Reproduce this listing in full.
─── GIVEN RECORDS
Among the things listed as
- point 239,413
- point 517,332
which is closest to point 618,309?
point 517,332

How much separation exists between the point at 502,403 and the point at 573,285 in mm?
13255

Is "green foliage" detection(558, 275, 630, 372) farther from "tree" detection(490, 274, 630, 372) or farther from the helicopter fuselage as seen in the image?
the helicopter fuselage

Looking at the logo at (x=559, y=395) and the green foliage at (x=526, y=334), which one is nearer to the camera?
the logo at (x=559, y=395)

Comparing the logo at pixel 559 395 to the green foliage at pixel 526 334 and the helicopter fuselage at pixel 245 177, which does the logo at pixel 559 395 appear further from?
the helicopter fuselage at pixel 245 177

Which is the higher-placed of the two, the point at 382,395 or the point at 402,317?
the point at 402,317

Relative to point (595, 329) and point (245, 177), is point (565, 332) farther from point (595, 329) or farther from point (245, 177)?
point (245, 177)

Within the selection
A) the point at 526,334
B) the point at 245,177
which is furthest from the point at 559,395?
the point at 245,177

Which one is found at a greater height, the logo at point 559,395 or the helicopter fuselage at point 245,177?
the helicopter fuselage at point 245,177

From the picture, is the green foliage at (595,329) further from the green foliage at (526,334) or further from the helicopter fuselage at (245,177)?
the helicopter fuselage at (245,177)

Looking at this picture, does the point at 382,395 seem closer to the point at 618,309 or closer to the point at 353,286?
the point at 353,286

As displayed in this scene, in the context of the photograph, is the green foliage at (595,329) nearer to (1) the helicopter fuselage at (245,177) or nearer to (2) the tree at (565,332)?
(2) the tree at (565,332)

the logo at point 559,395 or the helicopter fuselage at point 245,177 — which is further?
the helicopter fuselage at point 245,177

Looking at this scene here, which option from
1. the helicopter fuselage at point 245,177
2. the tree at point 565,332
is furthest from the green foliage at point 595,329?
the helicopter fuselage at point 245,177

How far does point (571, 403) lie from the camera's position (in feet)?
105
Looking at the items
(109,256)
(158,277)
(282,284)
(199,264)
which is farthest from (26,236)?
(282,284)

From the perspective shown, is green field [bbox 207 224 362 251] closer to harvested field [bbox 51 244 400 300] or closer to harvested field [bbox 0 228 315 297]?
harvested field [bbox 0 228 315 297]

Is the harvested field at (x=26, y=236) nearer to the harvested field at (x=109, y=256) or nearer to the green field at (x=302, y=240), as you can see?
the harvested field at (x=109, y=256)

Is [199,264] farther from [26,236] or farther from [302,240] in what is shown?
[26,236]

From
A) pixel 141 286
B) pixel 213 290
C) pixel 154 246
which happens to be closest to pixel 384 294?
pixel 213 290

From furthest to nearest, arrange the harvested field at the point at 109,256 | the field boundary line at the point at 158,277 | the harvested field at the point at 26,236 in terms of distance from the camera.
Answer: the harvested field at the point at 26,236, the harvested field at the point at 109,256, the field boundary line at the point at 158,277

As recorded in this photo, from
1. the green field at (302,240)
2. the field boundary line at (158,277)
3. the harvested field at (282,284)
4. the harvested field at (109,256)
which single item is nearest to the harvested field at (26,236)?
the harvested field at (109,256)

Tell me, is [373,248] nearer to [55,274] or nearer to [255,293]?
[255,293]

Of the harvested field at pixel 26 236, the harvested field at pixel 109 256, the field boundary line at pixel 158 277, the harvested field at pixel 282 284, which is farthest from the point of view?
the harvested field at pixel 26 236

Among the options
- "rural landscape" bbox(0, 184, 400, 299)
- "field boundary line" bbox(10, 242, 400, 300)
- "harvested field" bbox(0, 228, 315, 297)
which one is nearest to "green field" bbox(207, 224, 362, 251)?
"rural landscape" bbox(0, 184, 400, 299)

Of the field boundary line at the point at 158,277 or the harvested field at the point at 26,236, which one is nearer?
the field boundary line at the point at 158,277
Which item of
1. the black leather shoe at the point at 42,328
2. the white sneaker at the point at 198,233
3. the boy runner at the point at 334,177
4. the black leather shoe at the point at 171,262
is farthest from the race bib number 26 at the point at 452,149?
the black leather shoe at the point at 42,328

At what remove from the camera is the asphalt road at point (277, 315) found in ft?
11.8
──────
=== RIGHT ANSWER ===
Among the things listed as
- point 239,413
- point 517,332
which is closest to point 618,309?
point 517,332

How much separation exists between the point at 502,403 and the point at 573,285 in mm?
13255

Is "green foliage" detection(558, 275, 630, 372) farther from "tree" detection(490, 274, 630, 372) or farther from the helicopter fuselage as seen in the image?
the helicopter fuselage

Looking at the logo at (x=559, y=395) and the green foliage at (x=526, y=334), which one is nearer to the camera?
the logo at (x=559, y=395)

Comparing the logo at pixel 559 395 to the green foliage at pixel 526 334 and the helicopter fuselage at pixel 245 177, which does the logo at pixel 559 395 appear further from?
the helicopter fuselage at pixel 245 177

Which is the higher-placed of the two, the point at 382,395 or the point at 402,317?
the point at 402,317

Relative to point (595, 329) and point (245, 177), is point (565, 332) farther from point (595, 329) or farther from point (245, 177)?
point (245, 177)

Within the selection
A) the point at 526,334
B) the point at 245,177
which is furthest from the point at 559,395?
the point at 245,177

Which one is found at a greater height, the logo at point 559,395 or the helicopter fuselage at point 245,177?
the helicopter fuselage at point 245,177

From the picture, is the green foliage at (595,329) further from the green foliage at (526,334) or further from the helicopter fuselage at (245,177)?
the helicopter fuselage at (245,177)

Looking at this picture, does the point at 382,395 seem closer to the point at 618,309 or closer to the point at 353,286?
the point at 353,286

As displayed in this scene, in the context of the photograph, is the green foliage at (595,329) nearer to (1) the helicopter fuselage at (245,177) or nearer to (2) the tree at (565,332)?
(2) the tree at (565,332)

the logo at point 559,395 or the helicopter fuselage at point 245,177 — which is further?
the helicopter fuselage at point 245,177

Looking at this scene here, which option from
1. the helicopter fuselage at point 245,177
2. the tree at point 565,332
is furthest from the green foliage at point 595,329?
the helicopter fuselage at point 245,177

How far does point (571, 403) lie from the camera's position (in feet)?
105
Looking at the items
(109,256)
(158,277)
(282,284)
(199,264)
which is farthest from (26,236)?
(282,284)

From the perspective shown, is green field [bbox 207 224 362 251] closer to harvested field [bbox 51 244 400 300] or closer to harvested field [bbox 0 228 315 297]?
harvested field [bbox 0 228 315 297]

Is the harvested field at (x=26, y=236) nearer to the harvested field at (x=109, y=256) or nearer to the green field at (x=302, y=240), as you can see?
the harvested field at (x=109, y=256)

Is [199,264] farther from [26,236] or farther from [302,240] in what is shown?
[26,236]

From
A) pixel 141 286
B) pixel 213 290
C) pixel 154 246
which happens to be closest to pixel 384 294?
pixel 213 290

From furthest to nearest, arrange the harvested field at the point at 109,256 | the field boundary line at the point at 158,277 | the harvested field at the point at 26,236 in terms of distance from the camera.
Answer: the harvested field at the point at 26,236, the harvested field at the point at 109,256, the field boundary line at the point at 158,277

As recorded in this photo, from
1. the green field at (302,240)
2. the field boundary line at (158,277)
3. the harvested field at (282,284)
4. the harvested field at (109,256)
which single item is nearest to the harvested field at (26,236)?
the harvested field at (109,256)

Tell me, is [373,248] nearer to [55,274] or nearer to [255,293]?
[255,293]

Of the harvested field at pixel 26 236, the harvested field at pixel 109 256, the field boundary line at pixel 158 277, the harvested field at pixel 282 284, which is farthest from the point of view?
the harvested field at pixel 26 236

Among the options
- "rural landscape" bbox(0, 184, 400, 299)
- "field boundary line" bbox(10, 242, 400, 300)
- "harvested field" bbox(0, 228, 315, 297)
which one is nearest to "green field" bbox(207, 224, 362, 251)?
"rural landscape" bbox(0, 184, 400, 299)

Of the field boundary line at the point at 158,277 or the harvested field at the point at 26,236, which one is nearer?
the field boundary line at the point at 158,277
Which item of
1. the black leather shoe at the point at 42,328
2. the white sneaker at the point at 198,233
3. the boy runner at the point at 334,177
4. the black leather shoe at the point at 171,262
is farthest from the race bib number 26 at the point at 452,149?
the black leather shoe at the point at 42,328

At what remove from the camera is the asphalt road at point (277, 315) found in ft?
11.8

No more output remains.